▶ _Job_:
Turn the data below into a numbered list with no blank lines, leaving out the pictures.

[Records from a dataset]
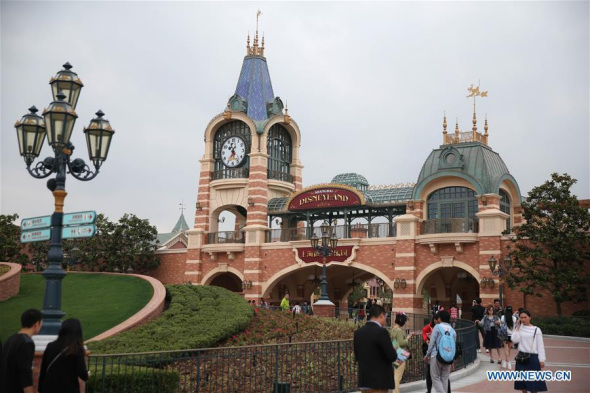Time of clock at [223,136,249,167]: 11:35
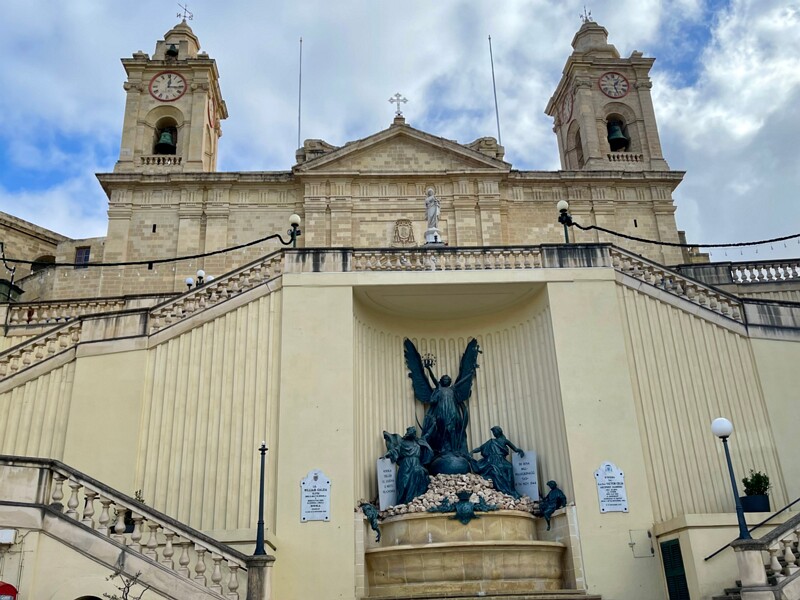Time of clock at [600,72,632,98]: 1:26
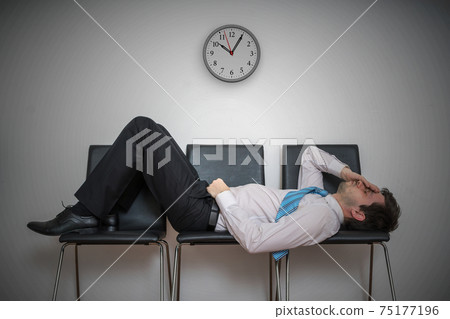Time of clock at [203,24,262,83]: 10:05
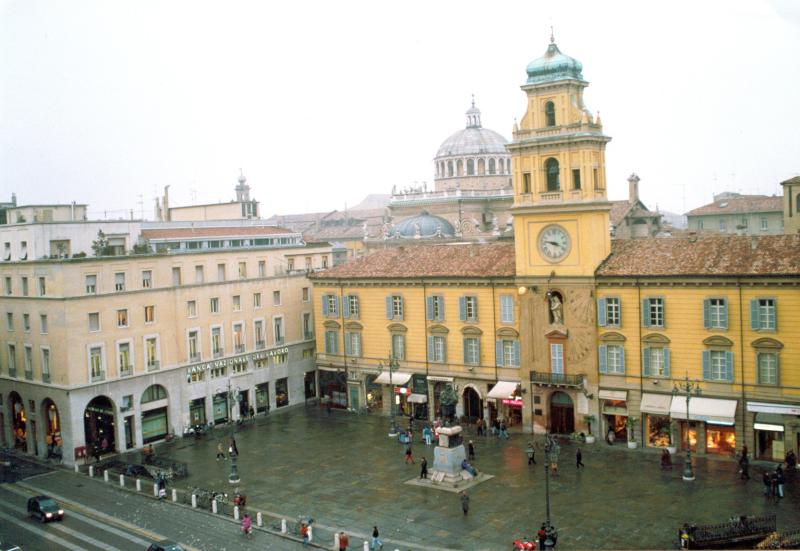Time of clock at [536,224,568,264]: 3:46
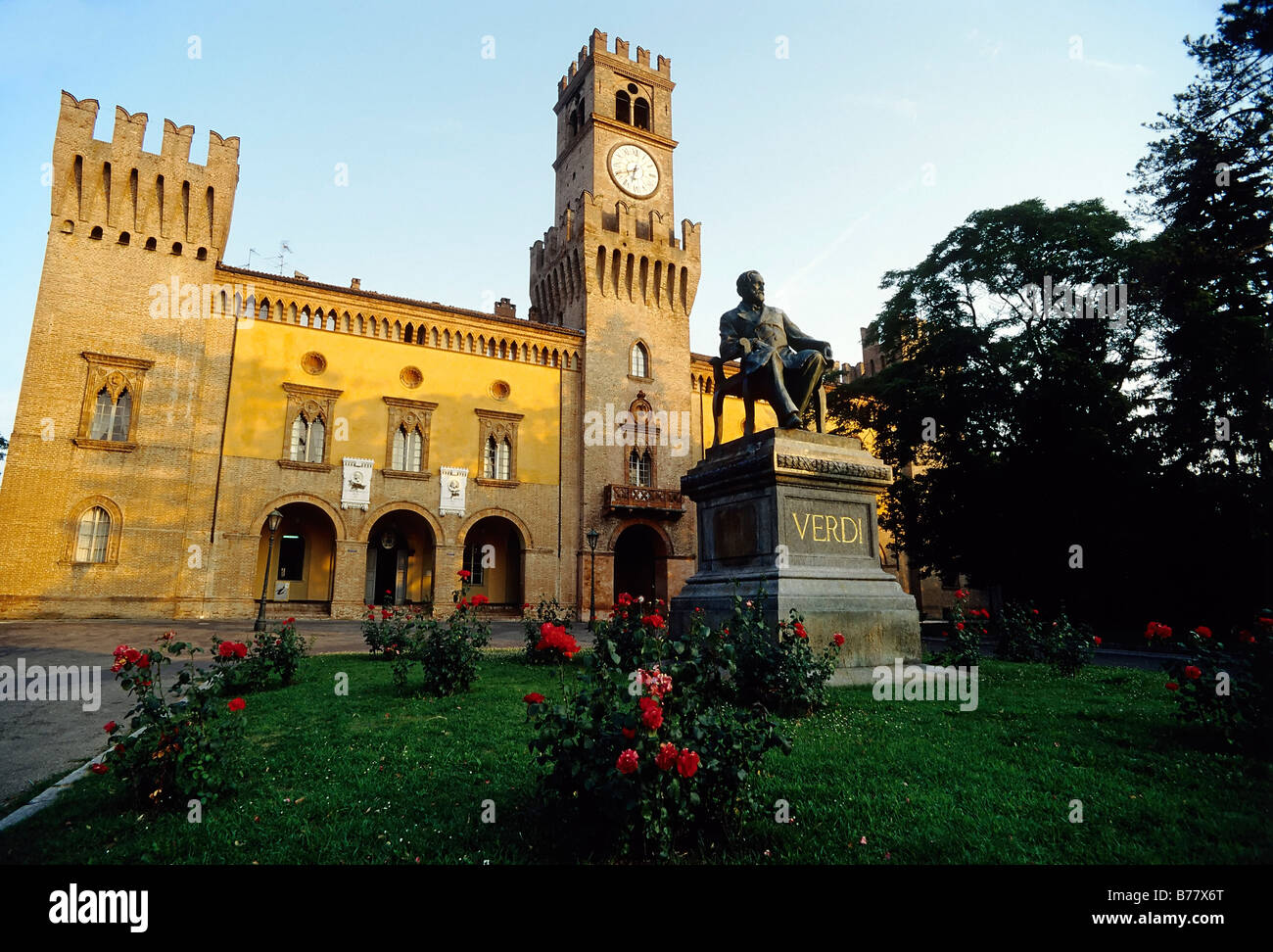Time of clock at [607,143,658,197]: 6:40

▶ _Reply to the task_:
1. Time of clock at [223,136,249,167]: 11:35
2. Time of clock at [600,72,632,98]: 1:26
3. Time of clock at [203,24,262,83]: 10:05
4. Time of clock at [536,224,568,264]: 3:46
5. Time of clock at [607,143,658,197]: 6:40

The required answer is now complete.